• **AIM OF THE EXERCISE**: Repeat every entry exactly. Pictures stay out.

• **INPUT RECORDS**:
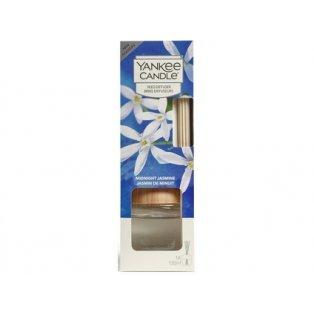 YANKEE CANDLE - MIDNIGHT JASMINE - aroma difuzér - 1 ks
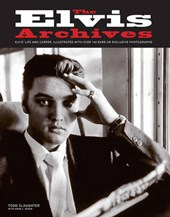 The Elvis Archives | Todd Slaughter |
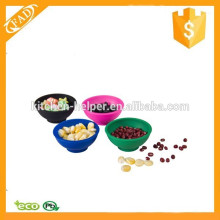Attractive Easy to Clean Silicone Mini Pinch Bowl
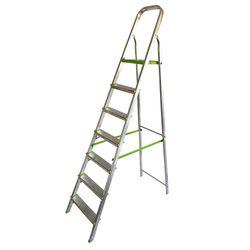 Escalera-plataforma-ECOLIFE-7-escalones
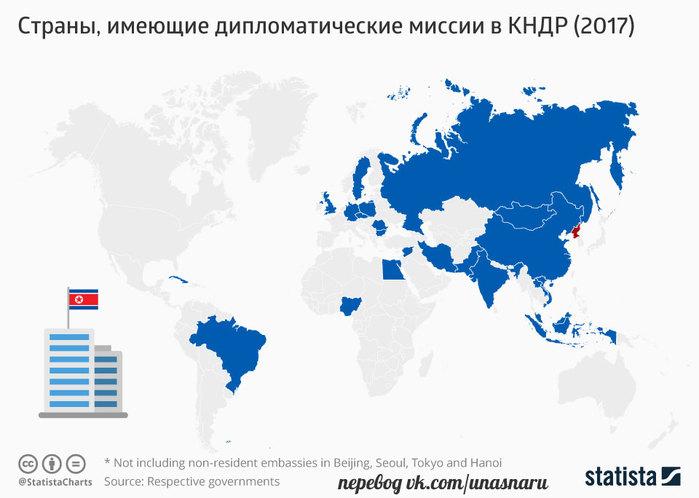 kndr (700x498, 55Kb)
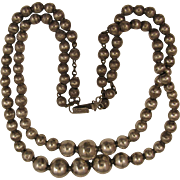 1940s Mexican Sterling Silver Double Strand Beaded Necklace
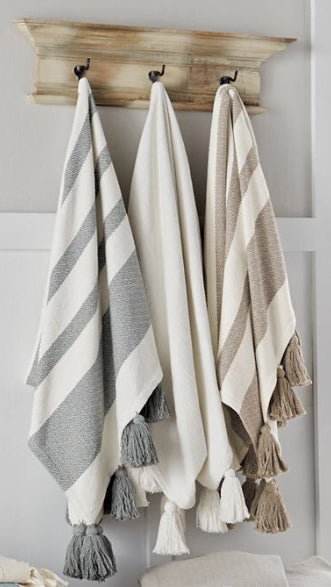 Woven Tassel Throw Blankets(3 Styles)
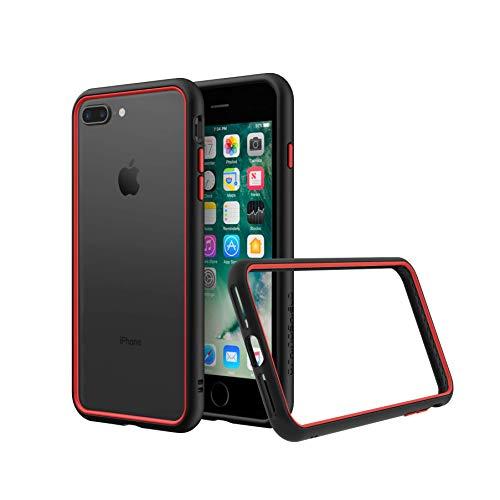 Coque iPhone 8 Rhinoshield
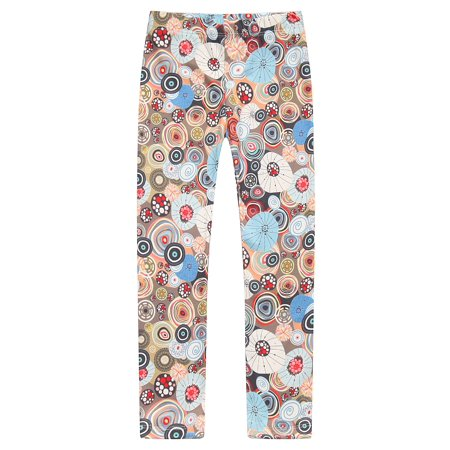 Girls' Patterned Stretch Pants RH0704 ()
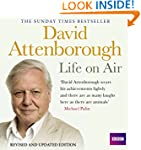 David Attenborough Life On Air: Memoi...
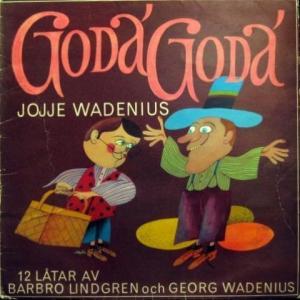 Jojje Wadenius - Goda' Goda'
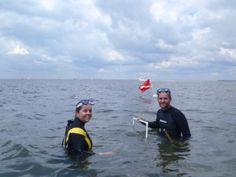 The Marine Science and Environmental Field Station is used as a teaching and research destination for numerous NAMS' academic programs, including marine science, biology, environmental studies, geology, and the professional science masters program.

• **TASK ANSWER**:
 YANKEE CANDLE - MIDNIGHT JASMINE - aroma difuzér - 1 ks
 The Elvis Archives | Todd Slaughter |
Attractive Easy to Clean Silicone Mini Pinch Bowl
 Escalera-plataforma-ECOLIFE-7-escalones
 kndr (700x498, 55Kb)
 1940s Mexican Sterling Silver Double Strand Beaded Necklace
 Woven Tassel Throw Blankets(3 Styles)
 Coque iPhone 8 Rhinoshield
 Girls' Patterned Stretch Pants RH0704 ()
 David Attenborough Life On Air: Memoi...
 Jojje Wadenius - Goda' Goda'
 The Marine Science and Environmental Field Station is used as a teaching and research destination for numerous NAMS' academic programs, including marine science, biology, environmental studies, geology, and the professional science masters program.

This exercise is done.